Konsorcjum firm z Głubczyc i Kędzierzyna-Koźla wygrało przetarg na budowę nowej drogi z Prudnika do czeskiego Jindrzichova. Ich oferta - 8 milionów złotych - była najtańszą spośród propozycji 7 oferentów, w tym jednej firmy czeskiej. W osobnym przetargu czeska gmina Jindrzichov wybierze swojego wykonawcę 1,5-kilometrowego odcinka trasy od granicy do centrum swojej miejscowości.
Wszystko ma być gotowe do października tego roku. Całość prac w 85 procentach dofinansuje unijny fundusz Program Operacyjny Współpracy Transgranicznej Republika Czeska - Polska. Projekt budowy drogi przygotowało starostwo prudnickie wraz z gminą Jindrzichov.

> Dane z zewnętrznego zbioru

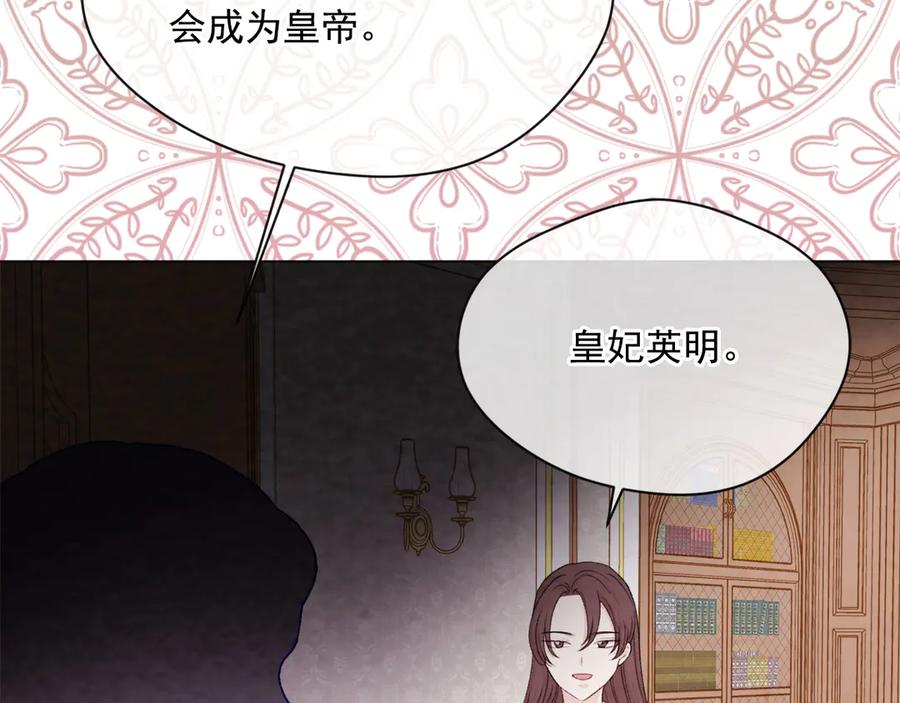 《爱丽丝的完美复仇》第2季 第45话 奇怪的记忆 第156页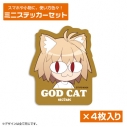 【グッズ-ステッカー】月姫 -A piece of blue glass moon- GOD CAT ネコアルク ミニステッカーセットの画像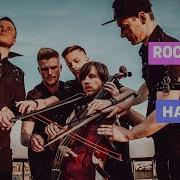 Rockcellos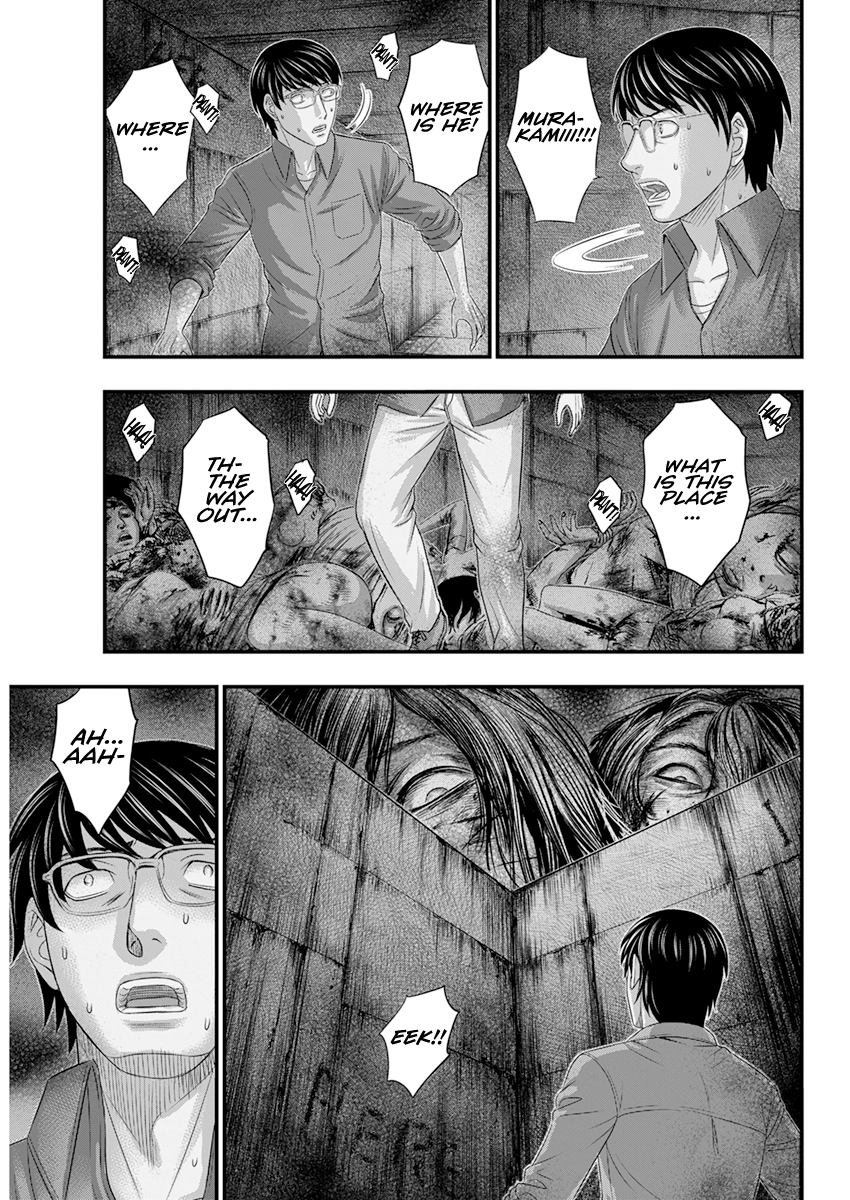 Read D.Diver EN Manga Online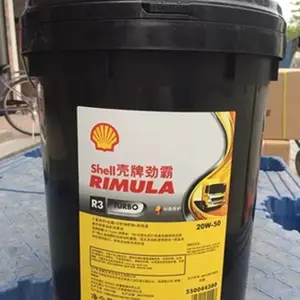 ���ƾ���R3 20W-50���ͻ��� Shell Rimula R3���ͻ��� ���ƾ��Բ��ͷ���������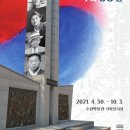 수원-1902 이미지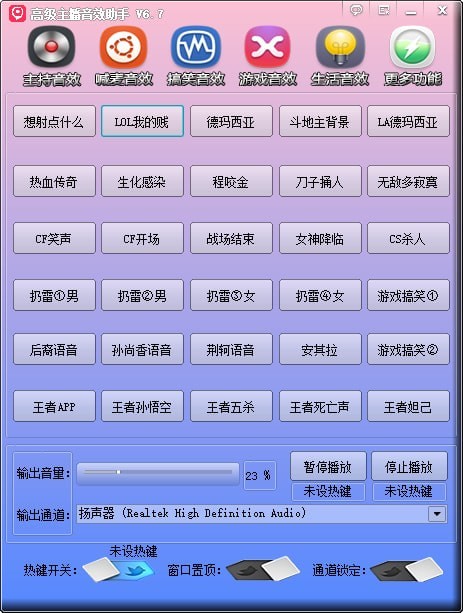 主播音效软件-高级主播音效助手下载 v6.7免费版(2)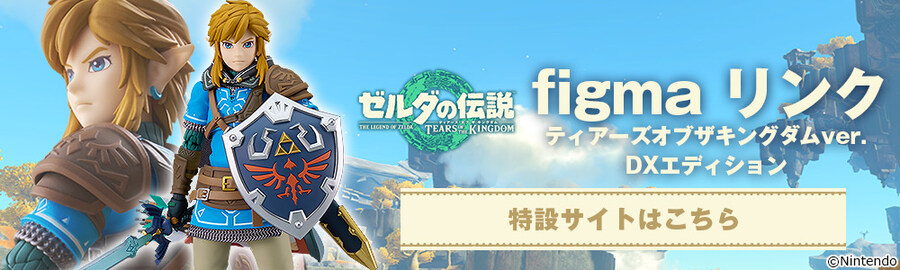 [맥스팩토리] 피그마 젤다의 전설 왕국의 눈물 - 링크_1.jpg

Licząca 9 km trasa Via Montana w dużej części pobiegnie po najwyżej położonej drodze na terenie województwa opolskiego z Prudnika do Wieszczyny i Dębowca. Na całej trasie szosa uzyska nową nawierzchnię z asfaltu. Dodatkowo na odcinku z Prudnika do Wieszczyny wymieniona będzie podbudowa drogi, tak aby mogła w przyszłości wytrzymać ruch ciężkich samochodów z kamieniołomu w Wieszczynie.
Za Wieszczyną w stronę Gór Opawskich trasa ma turystyczny charakter. Końcówkę drogi po stronie polskiej powiat prudnicki wybuduje wraz z nadleśnictwem już na terenie sąsiedniego powiatu nyskiego.
Dla turystów pieszych i rowerowych najciekawszy będzie malowniczy odcinek przez las po stronie polskiej oraz po polach u podnóża wzgórza Rochus, już po stronie czeskiej. Dzięki temu samochodem i rowerem można będzie zrobić szosową pętlę wokół Kopy Biskupiej, skrócić dojazd z Prudnika czy Opola do Zlatych Hor czy w rejon Pradziada. Z Głuchołaz czy Jarnołtówka bliżej zaś będzie do Krnova czy Mesta Albrechtice.
- Projekt drogi został przygotowany już w 2008 roku - mówi starosta prudnicki Radosław Roszkowski. - Wtedy jednak zakwalifikowano go na listę rezerwową. Udaje się go realizować dopiero teraz dzięki oszczędnościom, wygospodarowanym w Programie Operacyjnym Republika Czeska - Polska.